Uno di loro è Fabio Tabanella, della squadra Usar del Lazio. “Non vedevamo nulla, era tutto ricoperto dalla neve che aveva nascosto le macerie – racconta – Abbiamo lavorato tantissimo prima per trovare le macerie poi abbiamo per cercare le persone vive . Ero a pochi metri dal collega che uscendo da uno dei fori ci ha allertato dicendo di avere sentito delle voci. Lì si è messo in moto tutto il sistema per il recupero: questa è una scena che rimane ancora viva della memoria”
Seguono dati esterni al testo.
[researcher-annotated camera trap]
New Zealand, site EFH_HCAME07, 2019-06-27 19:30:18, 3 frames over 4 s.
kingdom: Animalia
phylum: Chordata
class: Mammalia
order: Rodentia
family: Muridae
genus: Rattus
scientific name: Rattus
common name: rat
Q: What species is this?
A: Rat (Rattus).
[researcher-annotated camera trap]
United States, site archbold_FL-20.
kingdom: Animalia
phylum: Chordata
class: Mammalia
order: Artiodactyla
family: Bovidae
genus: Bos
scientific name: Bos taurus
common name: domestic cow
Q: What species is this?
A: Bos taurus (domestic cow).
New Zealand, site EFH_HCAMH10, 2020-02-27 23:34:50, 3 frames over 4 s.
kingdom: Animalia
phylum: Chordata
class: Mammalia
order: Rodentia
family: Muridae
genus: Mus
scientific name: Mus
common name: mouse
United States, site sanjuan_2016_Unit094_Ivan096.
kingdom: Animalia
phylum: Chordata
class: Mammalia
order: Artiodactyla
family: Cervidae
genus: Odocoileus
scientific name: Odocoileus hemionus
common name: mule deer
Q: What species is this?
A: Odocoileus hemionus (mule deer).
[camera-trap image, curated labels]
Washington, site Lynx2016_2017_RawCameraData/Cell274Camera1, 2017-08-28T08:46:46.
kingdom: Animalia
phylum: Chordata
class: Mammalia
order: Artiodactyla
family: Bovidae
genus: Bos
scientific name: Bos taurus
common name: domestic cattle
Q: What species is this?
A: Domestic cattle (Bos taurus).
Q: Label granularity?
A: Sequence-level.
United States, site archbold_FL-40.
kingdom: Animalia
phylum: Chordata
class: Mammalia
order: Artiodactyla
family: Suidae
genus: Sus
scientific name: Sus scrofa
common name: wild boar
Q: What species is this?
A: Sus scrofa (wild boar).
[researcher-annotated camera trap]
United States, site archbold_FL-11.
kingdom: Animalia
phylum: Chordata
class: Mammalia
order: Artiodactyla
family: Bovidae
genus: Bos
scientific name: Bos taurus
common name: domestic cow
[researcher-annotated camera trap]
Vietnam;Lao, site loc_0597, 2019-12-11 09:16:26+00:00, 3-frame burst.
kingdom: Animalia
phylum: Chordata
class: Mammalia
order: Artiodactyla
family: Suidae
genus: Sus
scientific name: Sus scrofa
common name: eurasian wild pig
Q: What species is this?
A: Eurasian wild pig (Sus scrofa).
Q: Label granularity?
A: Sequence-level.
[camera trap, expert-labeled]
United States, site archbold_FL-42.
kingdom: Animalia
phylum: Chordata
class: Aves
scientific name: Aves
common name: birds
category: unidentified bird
“C’era sempre il rischio di nuove frane mentre lavoravamo incastrati nei cunicoli avevamo le sentinelle per dare allarme ma raggiungere la zona di sicurezza era difficile. Quando abbiamo trovato l’ultimo superstite rimasto incastrato per circa 60 ore, abbiamo scavato tutta la notte, aveva spazi limitati, ogni momento era prezioso”, ricorda, e il suo pensiero va ai bambini salvati, ”gli avevamo promesso di portarli al cinema e lo abbiamo fatto”, e al pasticcere Giampaolo Matrone: “abita a due chilometri da casa mia, io a Mentana lui a Monterotondo, mentre lo soccorrevo sentivo il suo accento, ci siamo riconosciuti, abbiamo anche scherzato durante tutto il lavoro di scavo, ci siamo presi un po’ in giro, rivalità tra paesi vicini…”.